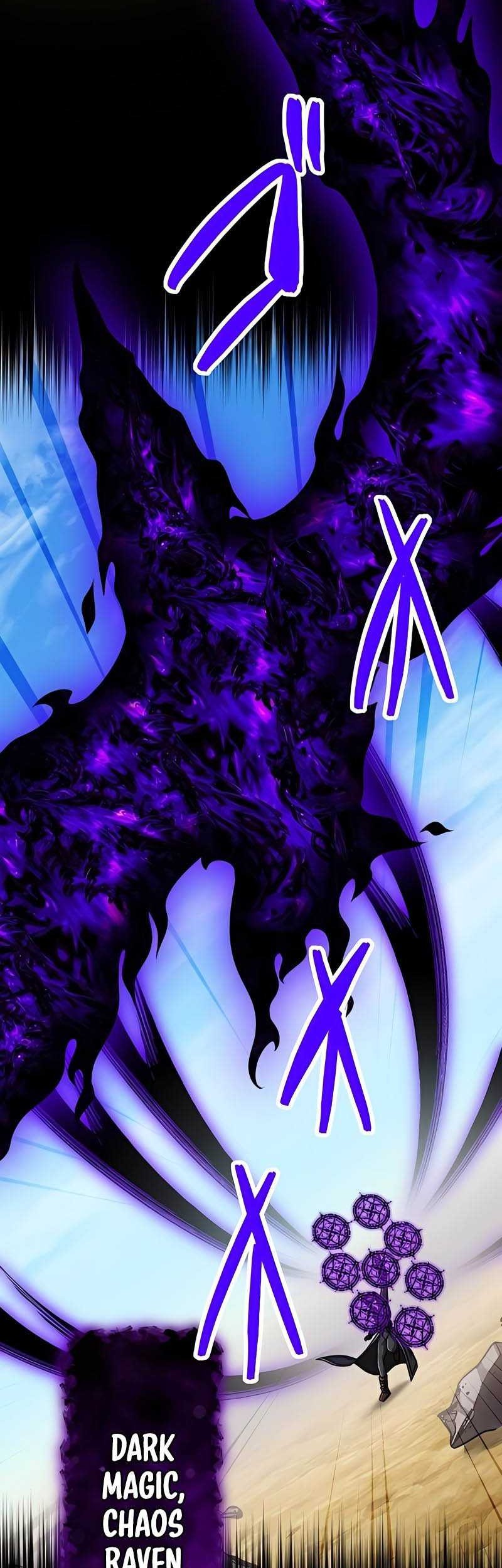 Chapter 72 - halaman 5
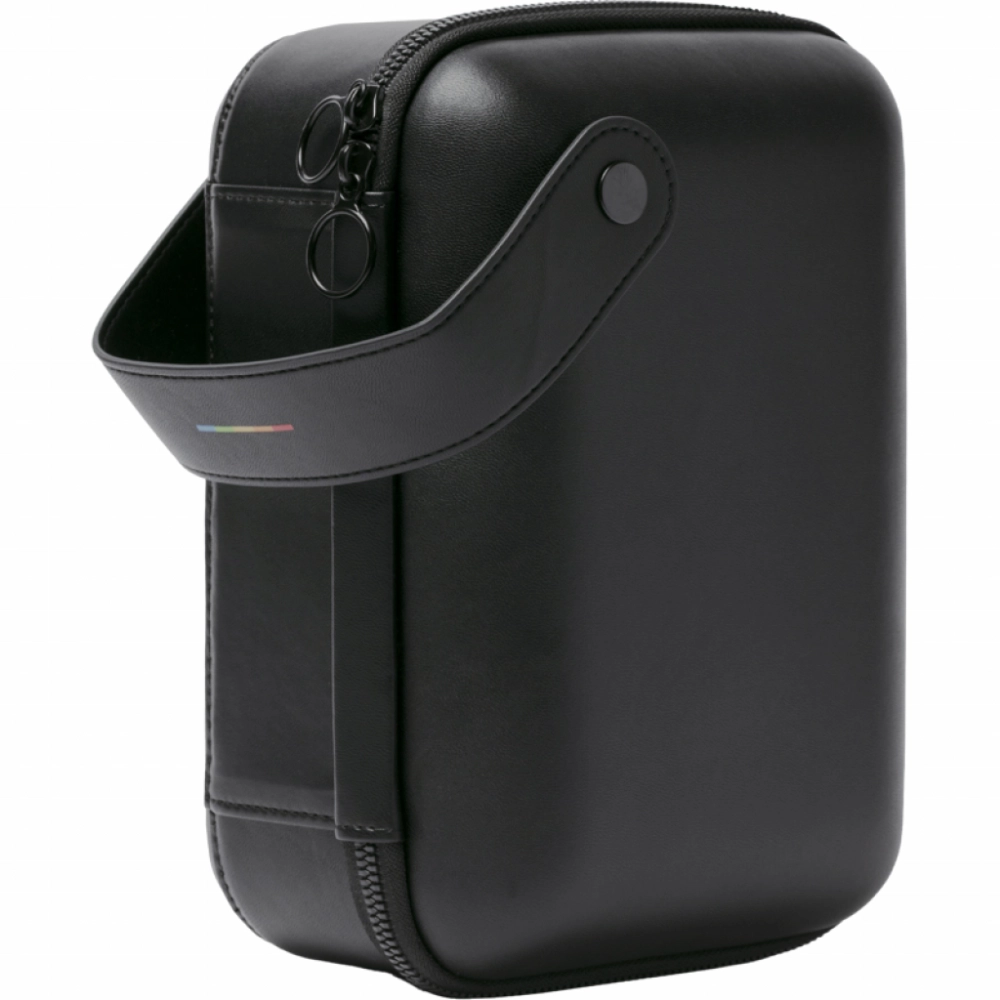 Polaroid Case Premium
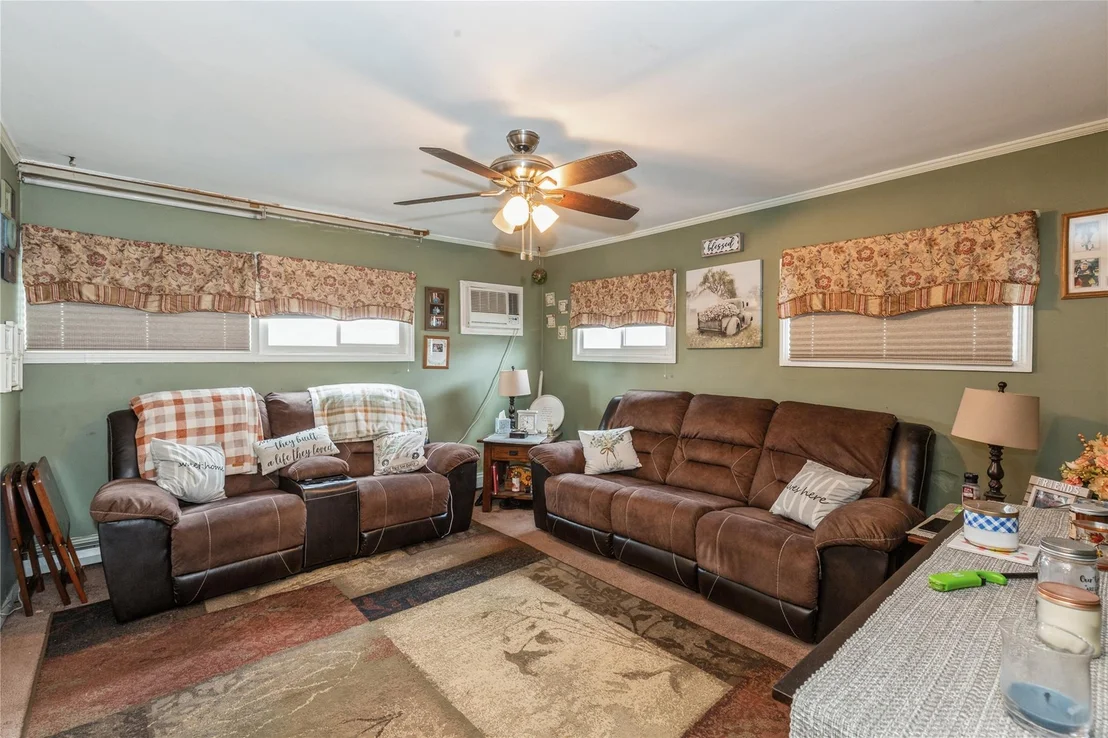 Photo of 29 Sunset Lane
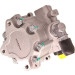 Servopumpe Vw A6 | 48-0053 Servopumpe Vw A6 | 48-0053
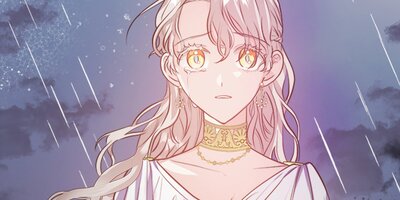 �٥��ӡ��ɥ饴�� ��45�áڥե륫�顼��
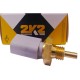 SENSOR TEMPERATURA FIAT 1.6 16V 3 PINES
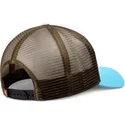 bone-trucker-multicolor-surf-frenzy-hft-da-coastal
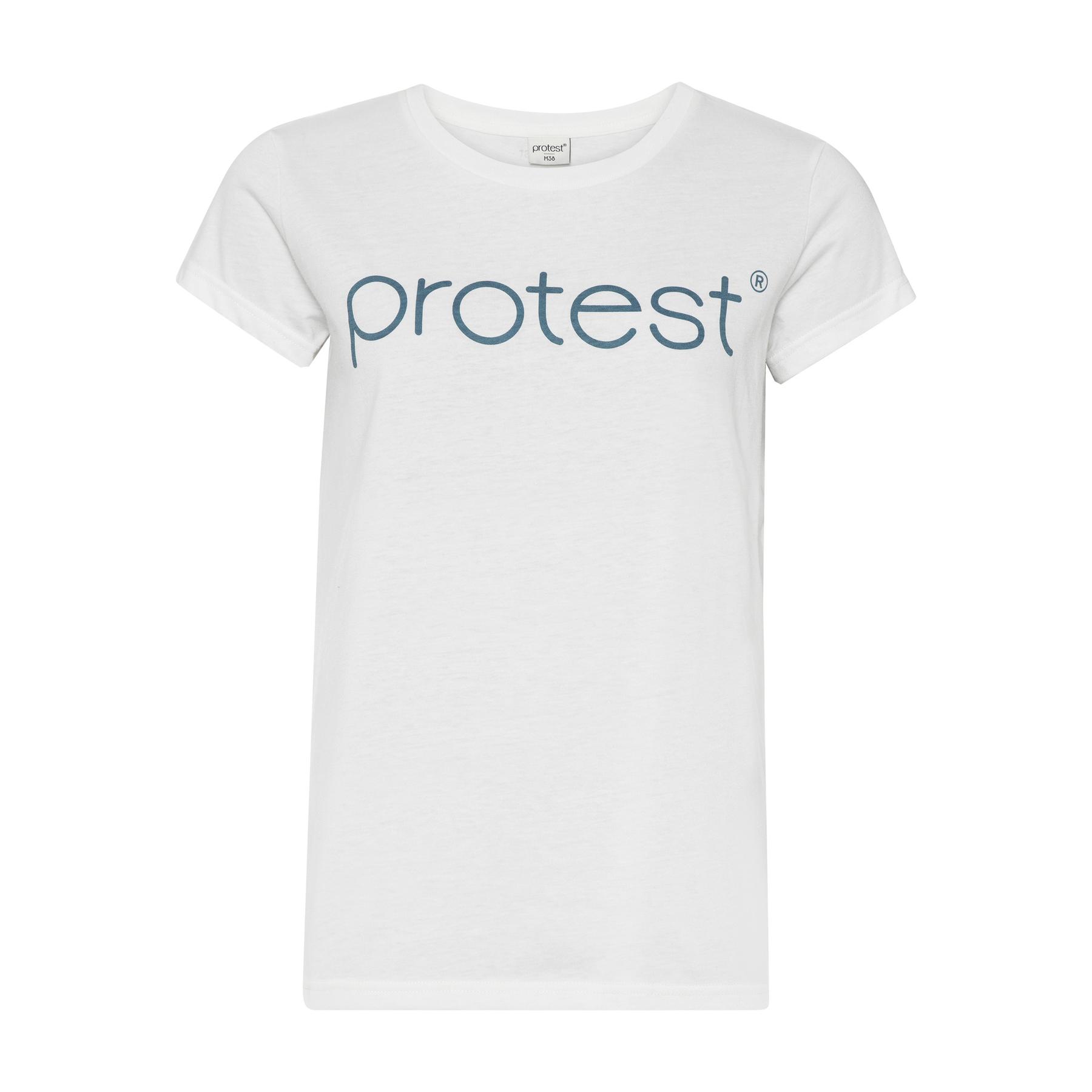 8719947244171 - T-Shirt Protest 8719947244171 - T-Shirt Protest
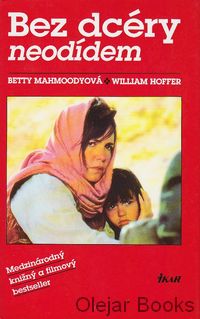 Bez dcéry neodídem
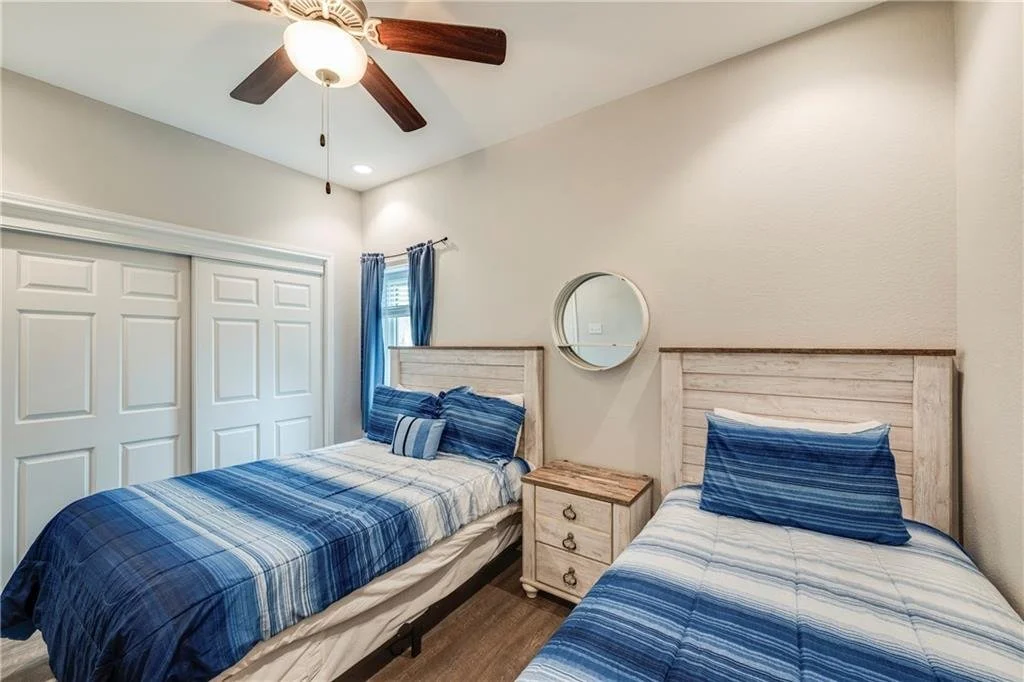 51 Island Retreat 12.jpg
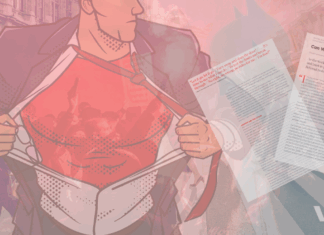 Կարո՞ղ ենք բոլորս հերոսներ լինել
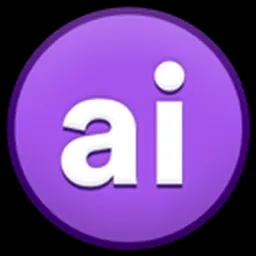 podcast-marketing-ai logo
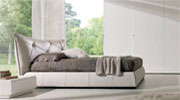 Plants: Promozione 4 0f 13 thumb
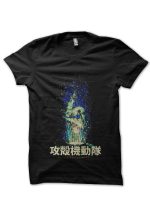 sharkshirts.in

::::

* _Exercise goal_
Everything above except the pictures must be restated exactly.

* _Response box_
 Chapter 72 - halaman 5
 Polaroid Case Premium
 Photo of 29 Sunset Lane
 Servopumpe Vw A6 | 48-0053 Servopumpe Vw A6 | 48-0053
 �٥��ӡ��ɥ饴�� ��45�áڥե륫�顼��
 SENSOR TEMPERATURA FIAT 1.6 16V 3 PINES
 bone-trucker-multicolor-surf-frenzy-hft-da-coastal
 8719947244171 - T-Shirt Protest 8719947244171 - T-Shirt Protest
 Bez dcéry neodídem
 51 Island Retreat 12.jpg
 Կարո՞ղ ենք բոլորս հերոսներ լինել
 podcast-marketing-ai logo
 Plants: Promozione 4 0f 13 thumb
 sharkshirts.in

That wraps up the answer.